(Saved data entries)
____

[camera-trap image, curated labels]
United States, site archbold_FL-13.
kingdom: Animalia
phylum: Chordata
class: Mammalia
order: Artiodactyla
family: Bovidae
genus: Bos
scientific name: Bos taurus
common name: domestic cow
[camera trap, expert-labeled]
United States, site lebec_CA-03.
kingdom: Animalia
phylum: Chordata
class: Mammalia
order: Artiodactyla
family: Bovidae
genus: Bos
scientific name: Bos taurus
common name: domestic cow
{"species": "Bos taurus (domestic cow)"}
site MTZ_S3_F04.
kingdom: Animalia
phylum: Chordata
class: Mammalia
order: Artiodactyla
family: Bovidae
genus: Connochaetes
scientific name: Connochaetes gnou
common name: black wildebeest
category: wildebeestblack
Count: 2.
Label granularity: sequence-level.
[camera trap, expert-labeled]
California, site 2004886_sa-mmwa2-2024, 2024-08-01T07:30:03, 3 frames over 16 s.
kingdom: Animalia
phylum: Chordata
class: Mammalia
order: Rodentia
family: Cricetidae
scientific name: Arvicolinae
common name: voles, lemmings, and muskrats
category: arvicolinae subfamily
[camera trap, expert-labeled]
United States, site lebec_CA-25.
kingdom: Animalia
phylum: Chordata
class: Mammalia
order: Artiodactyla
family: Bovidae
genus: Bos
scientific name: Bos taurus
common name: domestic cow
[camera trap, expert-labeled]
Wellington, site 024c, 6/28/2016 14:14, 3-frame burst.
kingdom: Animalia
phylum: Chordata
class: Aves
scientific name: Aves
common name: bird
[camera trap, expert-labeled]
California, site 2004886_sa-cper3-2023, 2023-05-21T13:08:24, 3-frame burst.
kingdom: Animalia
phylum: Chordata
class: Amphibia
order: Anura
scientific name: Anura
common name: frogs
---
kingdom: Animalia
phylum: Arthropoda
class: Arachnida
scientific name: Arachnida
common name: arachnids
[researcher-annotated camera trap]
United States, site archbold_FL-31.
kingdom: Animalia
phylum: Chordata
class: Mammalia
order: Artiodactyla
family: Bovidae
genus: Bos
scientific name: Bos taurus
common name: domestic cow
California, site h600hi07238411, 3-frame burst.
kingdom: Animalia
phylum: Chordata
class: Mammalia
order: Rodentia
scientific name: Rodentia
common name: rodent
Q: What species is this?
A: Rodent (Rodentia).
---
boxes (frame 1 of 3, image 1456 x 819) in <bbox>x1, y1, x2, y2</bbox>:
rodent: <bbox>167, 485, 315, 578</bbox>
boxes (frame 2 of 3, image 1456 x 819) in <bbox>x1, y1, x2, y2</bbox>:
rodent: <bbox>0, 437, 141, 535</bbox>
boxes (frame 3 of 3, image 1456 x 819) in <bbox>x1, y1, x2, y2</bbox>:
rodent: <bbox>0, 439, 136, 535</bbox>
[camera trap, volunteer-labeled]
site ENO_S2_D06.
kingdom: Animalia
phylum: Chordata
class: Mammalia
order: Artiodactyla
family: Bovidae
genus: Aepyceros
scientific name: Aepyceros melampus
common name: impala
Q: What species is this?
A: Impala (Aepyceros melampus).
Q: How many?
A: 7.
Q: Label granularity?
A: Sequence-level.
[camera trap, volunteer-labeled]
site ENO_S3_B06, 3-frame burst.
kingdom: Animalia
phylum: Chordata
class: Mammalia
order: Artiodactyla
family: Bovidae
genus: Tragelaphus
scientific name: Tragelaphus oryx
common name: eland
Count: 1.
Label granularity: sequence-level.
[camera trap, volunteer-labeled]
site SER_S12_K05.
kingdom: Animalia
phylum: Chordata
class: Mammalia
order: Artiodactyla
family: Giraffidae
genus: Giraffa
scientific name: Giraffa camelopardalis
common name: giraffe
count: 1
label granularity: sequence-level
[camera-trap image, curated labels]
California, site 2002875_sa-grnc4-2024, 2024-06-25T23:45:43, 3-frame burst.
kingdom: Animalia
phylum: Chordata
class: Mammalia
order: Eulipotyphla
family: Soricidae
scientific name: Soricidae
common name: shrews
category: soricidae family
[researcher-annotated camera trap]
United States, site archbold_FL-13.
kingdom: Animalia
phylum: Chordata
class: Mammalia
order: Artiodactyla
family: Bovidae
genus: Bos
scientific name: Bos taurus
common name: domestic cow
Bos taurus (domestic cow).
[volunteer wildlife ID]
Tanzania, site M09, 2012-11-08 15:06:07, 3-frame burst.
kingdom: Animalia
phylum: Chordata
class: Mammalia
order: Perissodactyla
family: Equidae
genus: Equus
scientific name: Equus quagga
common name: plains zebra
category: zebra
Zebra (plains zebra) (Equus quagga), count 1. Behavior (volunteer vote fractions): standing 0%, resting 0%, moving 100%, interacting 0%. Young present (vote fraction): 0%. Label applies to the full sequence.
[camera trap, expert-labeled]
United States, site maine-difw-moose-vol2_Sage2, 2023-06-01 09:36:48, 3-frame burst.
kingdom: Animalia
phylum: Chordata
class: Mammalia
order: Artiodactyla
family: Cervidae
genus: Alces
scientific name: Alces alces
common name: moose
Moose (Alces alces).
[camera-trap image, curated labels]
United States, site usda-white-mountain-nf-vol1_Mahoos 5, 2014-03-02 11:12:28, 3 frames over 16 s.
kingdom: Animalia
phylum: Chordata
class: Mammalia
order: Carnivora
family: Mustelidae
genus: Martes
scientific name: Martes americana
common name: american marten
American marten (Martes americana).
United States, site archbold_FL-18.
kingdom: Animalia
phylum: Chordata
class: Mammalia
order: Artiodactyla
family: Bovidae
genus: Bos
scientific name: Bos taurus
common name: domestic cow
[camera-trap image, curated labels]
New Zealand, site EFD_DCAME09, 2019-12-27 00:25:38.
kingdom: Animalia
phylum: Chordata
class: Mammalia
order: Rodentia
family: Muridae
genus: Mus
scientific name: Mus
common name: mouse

____

Could you please reproduce each record exactly, leaving nothing out?

• **Response to the task**:
[camera-trap image, curated labels]
United States, site archbold_FL-13.
kingdom: Animalia
phylum: Chordata
class: Mammalia
order: Artiodactyla
family: Bovidae
genus: Bos
scientific name: Bos taurus
common name: domestic cow
[camera trap, expert-labeled]
United States, site lebec_CA-03.
kingdom: Animalia
phylum: Chordata
class: Mammalia
order: Artiodactyla
family: Bovidae
genus: Bos
scientific name: Bos taurus
common name: domestic cow
{"species": "Bos taurus (domestic cow)"}
site MTZ_S3_F04.
kingdom: Animalia
phylum: Chordata
class: Mammalia
order: Artiodactyla
family: Bovidae
genus: Connochaetes
scientific name: Connochaetes gnou
common name: black wildebeest
category: wildebeestblack
Count: 2.
Label granularity: sequence-level.
[camera trap, expert-labeled]
California, site 2004886_sa-mmwa2-2024, 2024-08-01T07:30:03, 3 frames over 16 s.
kingdom: Animalia
phylum: Chordata
class: Mammalia
order: Rodentia
family: Cricetidae
scientific name: Arvicolinae
common name: voles, lemmings, and muskrats
category: arvicolinae subfamily
[camera trap, expert-labeled]
United States, site lebec_CA-25.
kingdom: Animalia
phylum: Chordata
class: Mammalia
order: Artiodactyla
family: Bovidae
genus: Bos
scientific name: Bos taurus
common name: domestic cow
[camera trap, expert-labeled]
Wellington, site 024c, 6/28/2016 14:14, 3-frame burst.
kingdom: Animalia
phylum: Chordata
class: Aves
scientific name: Aves
common name: bird
[camera trap, expert-labeled]
California, site 2004886_sa-cper3-2023, 2023-05-21T13:08:24, 3-frame burst.
kingdom: Animalia
phylum: Chordata
class: Amphibia
order: Anura
scientific name: Anura
common name: frogs
---
kingdom: Animalia
phylum: Arthropoda
class: Arachnida
scientific name: Arachnida
common name: arachnids
[researcher-annotated camera trap]
United States, site archbold_FL-31.
kingdom: Animalia
phylum: Chordata
class: Mammalia
order: Artiodactyla
family: Bovidae
genus: Bos
scientific name: Bos taurus
common name: domestic cow
California, site h600hi07238411, 3-frame burst.
kingdom: Animalia
phylum: Chordata
class: Mammalia
order: Rodentia
scientific name: Rodentia
common name: rodent
Q: What species is this?
A: Rodent (Rodentia).
---
boxes (frame 1 of 3, image 1456 x 819) in <bbox>x1, y1, x2, y2</bbox>:
rodent: <bbox>167, 485, 315, 578</bbox>
boxes (frame 2 of 3, image 1456 x 819) in <bbox>x1, y1, x2, y2</bbox>:
rodent: <bbox>0, 437, 141, 535</bbox>
boxes (frame 3 of 3, image 1456 x 819) in <bbox>x1, y1, x2, y2</bbox>:
rodent: <bbox>0, 439, 136, 535</bbox>
[camera trap, volunteer-labeled]
site ENO_S2_D06.
kingdom: Animalia
phylum: Chordata
class: Mammalia
order: Artiodactyla
family: Bovidae
genus: Aepyceros
scientific name: Aepyceros melampus
common name: impala
Q: What species is this?
A: Impala (Aepyceros melampus).
Q: How many?
A: 7.
Q: Label granularity?
A: Sequence-level.
[camera trap, volunteer-labeled]
site ENO_S3_B06, 3-frame burst.
kingdom: Animalia
phylum: Chordata
class: Mammalia
order: Artiodactyla
family: Bovidae
genus: Tragelaphus
scientific name: Tragelaphus oryx
common name: eland
Count: 1.
Label granularity: sequence-level.
[camera trap, volunteer-labeled]
site SER_S12_K05.
kingdom: Animalia
phylum: Chordata
class: Mammalia
order: Artiodactyla
family: Giraffidae
genus: Giraffa
scientific name: Giraffa camelopardalis
common name: giraffe
count: 1
label granularity: sequence-level
[camera-trap image, curated labels]
California, site 2002875_sa-grnc4-2024, 2024-06-25T23:45:43, 3-frame burst.
kingdom: Animalia
phylum: Chordata
class: Mammalia
order: Eulipotyphla
family: Soricidae
scientific name: Soricidae
common name: shrews
category: soricidae family
[researcher-annotated camera trap]
United States, site archbold_FL-13.
kingdom: Animalia
phylum: Chordata
class: Mammalia
order: Artiodactyla
family: Bovidae
genus: Bos
scientific name: Bos taurus
common name: domestic cow
Bos taurus (domestic cow).
[volunteer wildlife ID]
Tanzania, site M09, 2012-11-08 15:06:07, 3-frame burst.
kingdom: Animalia
phylum: Chordata
class: Mammalia
order: Perissodactyla
family: Equidae
genus: Equus
scientific name: Equus quagga
common name: plains zebra
category: zebra
Zebra (plains zebra) (Equus quagga), count 1. Behavior (volunteer vote fractions): standing 0%, resting 0%, moving 100%, interacting 0%. Young present (vote fraction): 0%. Label applies to the full sequence.
[camera trap, expert-labeled]
United States, site maine-difw-moose-vol2_Sage2, 2023-06-01 09:36:48, 3-frame burst.
kingdom: Animalia
phylum: Chordata
class: Mammalia
order: Artiodactyla
family: Cervidae
genus: Alces
scientific name: Alces alces
common name: moose
Moose (Alces alces).
[camera-trap image, curated labels]
United States, site usda-white-mountain-nf-vol1_Mahoos 5, 2014-03-02 11:12:28, 3 frames over 16 s.
kingdom: Animalia
phylum: Chordata
class: Mammalia
order: Carnivora
family: Mustelidae
genus: Martes
scientific name: Martes americana
common name: american marten
American marten (Martes americana).
United States, site archbold_FL-18.
kingdom: Animalia
phylum: Chordata
class: Mammalia
order: Artiodactyla
family: Bovidae
genus: Bos
scientific name: Bos taurus
common name: domestic cow
[camera-trap image, curated labels]
New Zealand, site EFD_DCAME09, 2019-12-27 00:25:38.
kingdom: Animalia
phylum: Chordata
class: Mammalia
order: Rodentia
family: Muridae
genus: Mus
scientific name: Mus
common name: mouse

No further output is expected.